Free trade agreements currently being negotiated by the federal government could limit local government’s ability to buy local, according to an activist who travelled to Powell River last week to address the issue.
Stuart Trew, a trade campaigner with the Council of Canadians (COC), was one of the speakers at a presentation on Tuesday, May 28, hosted by the Powell River chapter of the organization. He was joined by Harsap Grewal, Pacific regional organizer with COC, and Powell River residents Ellen Gould, a researcher into free trade agreements, and Claudia Medina-Culos, a former regional organizer with COC.
Recent reports have indicated the government is set to sign the deal with the European Union (EU) when Prime Minister Stephen Harper visits Europe for the G8 conference mid-month. Called CETA (the Canada-EU Comprehensive Economic and Trade Agreement), the deal is one of many the federal government has in play. Other free trade agreements include TPP (Trans-Pacific Partnership), TTIP (Transatlantic Trade and Investment Partnership) and FIPA (Canada-China Foreign Investment Protection and Promotion Agreement).
Newfoundland and Labrador Premier Kathy Dunderdale raised the curtain on some of the behind-the-scenes discussions that surround negotiations. She told a business audience in St. John’s recently that Nigel Wright, Harper’s former chief of staff, pressured her to eliminate provincial regulations that protect local fishery jobs and linked the concession to a $1-billion federal loan guarantee for a hydroelectric project.
Trew said in Atlantic Canada there are a lot of local processing rules on fisheries. “If you catch the fish in local waters, you do have to process it, at least partially, in the province,” he said. “We know the European Union has been looking to get rid of those local fishing processing rules.”

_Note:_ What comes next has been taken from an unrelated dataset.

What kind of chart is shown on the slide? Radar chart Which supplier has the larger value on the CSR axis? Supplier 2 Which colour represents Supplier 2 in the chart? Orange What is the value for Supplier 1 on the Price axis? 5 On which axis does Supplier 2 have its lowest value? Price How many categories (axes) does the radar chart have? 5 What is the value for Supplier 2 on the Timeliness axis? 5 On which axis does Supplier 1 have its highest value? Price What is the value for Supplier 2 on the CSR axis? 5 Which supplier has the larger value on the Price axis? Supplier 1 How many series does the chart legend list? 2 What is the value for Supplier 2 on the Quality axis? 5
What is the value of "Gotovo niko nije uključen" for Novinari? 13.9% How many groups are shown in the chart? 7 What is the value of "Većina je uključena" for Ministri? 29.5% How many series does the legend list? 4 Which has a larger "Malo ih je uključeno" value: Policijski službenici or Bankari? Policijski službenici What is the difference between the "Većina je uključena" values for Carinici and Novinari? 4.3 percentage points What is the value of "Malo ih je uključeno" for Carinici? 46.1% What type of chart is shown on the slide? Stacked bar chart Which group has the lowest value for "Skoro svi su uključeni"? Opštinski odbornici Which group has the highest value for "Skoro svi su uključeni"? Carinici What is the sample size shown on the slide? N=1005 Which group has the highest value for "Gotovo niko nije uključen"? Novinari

Dunderdale said she hung up on Wright and Trew said that was a good example of a province standing up to the pressure. He also said it was a good example of the ways in which the Harper government is basically “bullying the provinces into getting these changes to very important rules to those provinces that actually are designed to create jobs, to make the fisheries more sustainable.”
CETA provisions include full access by the EU to municipal procurement and to water rights and services. The deal would increase municipal administrative costs by requiring additional reporting and contract management and would diminish the capacity of local governments to hire or buy locally, to use public spending as a tool for local economic development. Disputes by private firms against local policy decisions could be taken before private trade tribunals that lack transparency and have the authority to impose fines.
The City of Powell River passed a motion in 2012 that stated its opposition to CETA and asked the federal government to protect its autonomous powers to create local jobs, protect the environment and provide services and programs from any restrictions to those powers in CETA.
The procurement issue is fundamental to the trade deals, Trew said, and municipalities across Canada and BC have been fighting back. “It really is about banning ‘buy local,’” he said. “A city will not be able to prefer local goods over goods that come from 50 kilometres away or across the Atlantic. They basically have to treat all bids as equal, even if the local bid is going to have those extra benefits for the community in terms of keeping people employed.”
Although over 50 municipalities have passed motions stating they want to be excluded from CETA, the provinces aren’t listening, Trew said. Some local governments are demanding immediate dialogue with provincial officials about the issue, just to make sure there is some sort of transparency, he added. “This deal is almost done and municipalities have been ignored,” he said.
Trew also talked about how CETA will increase drug prices, increase Canada’s trade deficit and go further than past deals in the rights corporations will have to challenge public interest legislation and decisions.